> _Requirements_
1. In the court excerpt on Mr. Owens' security screening testimony, which immigrants was he required to closely scrutinize?
2. Continue the court excerpt on Mr. Owens' security screening testimony from its final line.

> _Text shown_
* begin *

Although Mr. Owens does not specifically remember interviewing Mr. Skomatchuk,
it is not disputed that he did so.
[176] Mr.
Owens assisted the Court in his description of how the policies described above
were put into place. Although the documents (and Dr. Avery’s testimony) tend to
support a view that all former concentration camp guards – without exception –
were to be excluded, Mr. Owens’ testimony was not as categorical.
[177] Mr.
Owens testified as to the procedures that he followed during the security
screening. While there were no standard questions or procedures for an
interview, Mr. Owens told us that he would inquire about any military or police
service during the war, if the person “seemed to be eligible” for that service.
He was required to closely scrutinize immigrants with Fascist, Nazi, or
Communist party ties. When asked whether he had specific instructions with
respect to WWII activities:
A. To say that there were
instructions as such, yes, there was a certain ‑‑ for instance,
tattoos of their blood types for the German prisoners, German soldiers and so
on, that was a thing to watch for. If they had any rank at all, I would very
possibly turn them down.
…
Q. Were you aware of any policies or
guidelines that the government had developed in terms of prohibiting certain
groups of people?
A. Yes.
Q. Were you applying those guidelines?

* end *

(A block of data)
* begin *

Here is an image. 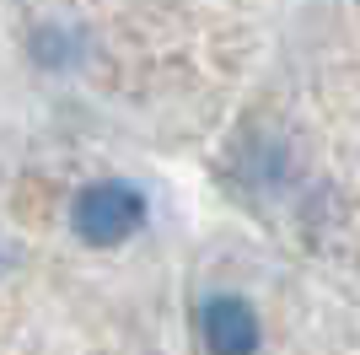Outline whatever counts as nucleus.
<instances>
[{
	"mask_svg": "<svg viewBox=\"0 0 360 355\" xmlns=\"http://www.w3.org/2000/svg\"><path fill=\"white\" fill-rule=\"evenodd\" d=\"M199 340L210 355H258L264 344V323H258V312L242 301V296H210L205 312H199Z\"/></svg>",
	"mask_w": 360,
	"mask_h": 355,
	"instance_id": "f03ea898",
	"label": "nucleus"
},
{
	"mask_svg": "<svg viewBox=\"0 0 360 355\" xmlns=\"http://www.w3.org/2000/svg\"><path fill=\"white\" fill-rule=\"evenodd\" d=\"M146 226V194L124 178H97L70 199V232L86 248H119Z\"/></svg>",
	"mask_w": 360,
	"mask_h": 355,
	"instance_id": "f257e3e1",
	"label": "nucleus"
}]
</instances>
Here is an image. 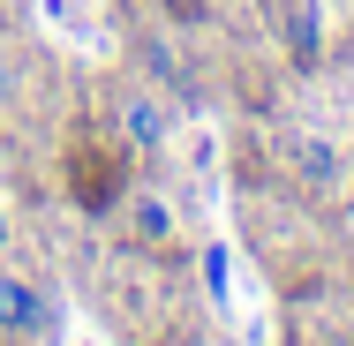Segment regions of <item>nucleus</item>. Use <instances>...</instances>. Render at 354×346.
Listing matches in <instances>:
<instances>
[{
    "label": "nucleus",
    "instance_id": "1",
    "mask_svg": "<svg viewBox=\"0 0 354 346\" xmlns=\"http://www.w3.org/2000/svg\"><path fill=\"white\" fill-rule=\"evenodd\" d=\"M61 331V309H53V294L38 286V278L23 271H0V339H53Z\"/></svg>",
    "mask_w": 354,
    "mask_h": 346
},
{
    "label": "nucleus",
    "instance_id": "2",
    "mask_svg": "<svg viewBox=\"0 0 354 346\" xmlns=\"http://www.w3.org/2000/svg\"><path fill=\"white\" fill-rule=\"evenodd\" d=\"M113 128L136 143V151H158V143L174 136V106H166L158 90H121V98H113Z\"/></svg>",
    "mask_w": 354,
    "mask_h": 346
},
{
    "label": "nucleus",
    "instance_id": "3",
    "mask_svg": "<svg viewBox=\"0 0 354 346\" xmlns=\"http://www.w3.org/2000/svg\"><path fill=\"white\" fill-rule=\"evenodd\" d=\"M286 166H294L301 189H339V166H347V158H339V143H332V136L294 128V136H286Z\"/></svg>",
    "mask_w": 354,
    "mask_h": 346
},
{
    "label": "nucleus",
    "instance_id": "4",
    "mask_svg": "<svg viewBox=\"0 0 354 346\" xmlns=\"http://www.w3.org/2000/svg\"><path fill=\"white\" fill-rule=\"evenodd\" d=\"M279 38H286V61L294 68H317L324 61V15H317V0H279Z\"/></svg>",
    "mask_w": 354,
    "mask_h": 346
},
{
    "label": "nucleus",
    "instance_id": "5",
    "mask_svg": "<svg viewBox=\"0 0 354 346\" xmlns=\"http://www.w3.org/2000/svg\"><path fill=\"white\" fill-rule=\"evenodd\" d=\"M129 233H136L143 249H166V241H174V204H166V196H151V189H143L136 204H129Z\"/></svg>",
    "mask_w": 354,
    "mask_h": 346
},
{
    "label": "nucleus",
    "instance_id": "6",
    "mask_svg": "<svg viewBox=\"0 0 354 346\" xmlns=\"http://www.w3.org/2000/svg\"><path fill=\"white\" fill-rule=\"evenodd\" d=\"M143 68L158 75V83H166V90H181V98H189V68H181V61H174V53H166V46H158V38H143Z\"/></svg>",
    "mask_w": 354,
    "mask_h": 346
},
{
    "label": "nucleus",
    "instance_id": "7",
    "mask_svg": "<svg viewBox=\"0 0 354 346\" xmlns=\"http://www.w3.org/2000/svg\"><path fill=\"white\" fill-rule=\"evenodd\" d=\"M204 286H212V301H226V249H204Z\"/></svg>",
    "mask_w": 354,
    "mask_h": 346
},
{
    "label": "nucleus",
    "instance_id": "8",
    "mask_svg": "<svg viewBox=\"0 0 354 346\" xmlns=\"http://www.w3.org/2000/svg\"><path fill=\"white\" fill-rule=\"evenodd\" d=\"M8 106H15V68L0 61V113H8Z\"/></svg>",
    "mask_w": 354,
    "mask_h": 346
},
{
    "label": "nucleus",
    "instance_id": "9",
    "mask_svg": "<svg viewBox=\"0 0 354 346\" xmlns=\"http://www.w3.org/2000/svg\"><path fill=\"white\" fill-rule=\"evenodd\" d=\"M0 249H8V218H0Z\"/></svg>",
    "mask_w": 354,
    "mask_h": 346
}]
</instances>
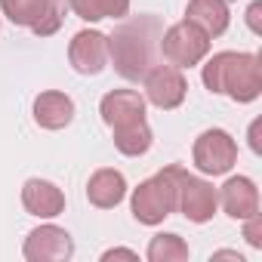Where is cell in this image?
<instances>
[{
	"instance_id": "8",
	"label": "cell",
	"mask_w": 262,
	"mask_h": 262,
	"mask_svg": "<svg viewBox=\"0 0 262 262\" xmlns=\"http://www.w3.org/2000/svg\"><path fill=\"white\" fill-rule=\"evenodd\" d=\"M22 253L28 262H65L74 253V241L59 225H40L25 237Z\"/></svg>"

* end *

> _Answers to the tasks_
1. Immigrants with Fascist, Nazi, or Communist party ties.

2.
A. Yes. A lot of those organizations, I
don't recall them. For instance, I think about the various groups that were
part of the groups throughout the various countries. Some were on the side of
Germany and some were on the side of Russia
and some were against both. I did know the names at one time. I certainly
cannot remember them now.
[178] Mr. Owens was asked
directly about how he would have dealt with someone who admitted to being a
concentration camp guard.
Q. If someone had told you that they had
trained at an SS camp and then were subsequently transferred to a forced labour
camp, would you have admitted them to Canada?
Would you have security cleared them?
A. I would watch for if the person had any
degree of education, which is probably not the right thing to say, but an
ordinary person, an ordinary country person and so on, you could sense that. I
could tell if they had anything else other than that.
You were aware of that condition,
actually. If there was anybody that came in that had academic background and so
on, and particularly if they didn't have any documents to show that and so on,
I would be very diligent in establishing where they fit.
Q. When you say you would have been very
diligent, what would you have done?
A. I would ask more questions, I guess. I
would have gone more thoroughly to establishing.
Q. If someone had told you that they had
been a concentration camp guard during World War II, what would you have done?
A. The same thing applied actually. If there
was any indicator that they would be in with the German hierarchy and so on, I
would probably turn it down outright as a guard. But if it was an ordinary
individual, ordinary, I would ask more questions.
Q. But if someone told you they were a
concentration camp guard, your evidence is that you would have turned them down
outrightly?
A. Perhaps, yes.
[179] When
asked whether he remembered any person telling him that they had worked in a
death camp, Mr. Owen’s response was:
A. I would be hard put to say that.
Q. But if they had told you that, can you
give us a sense of whether they would have passed stage B or have been
rejected?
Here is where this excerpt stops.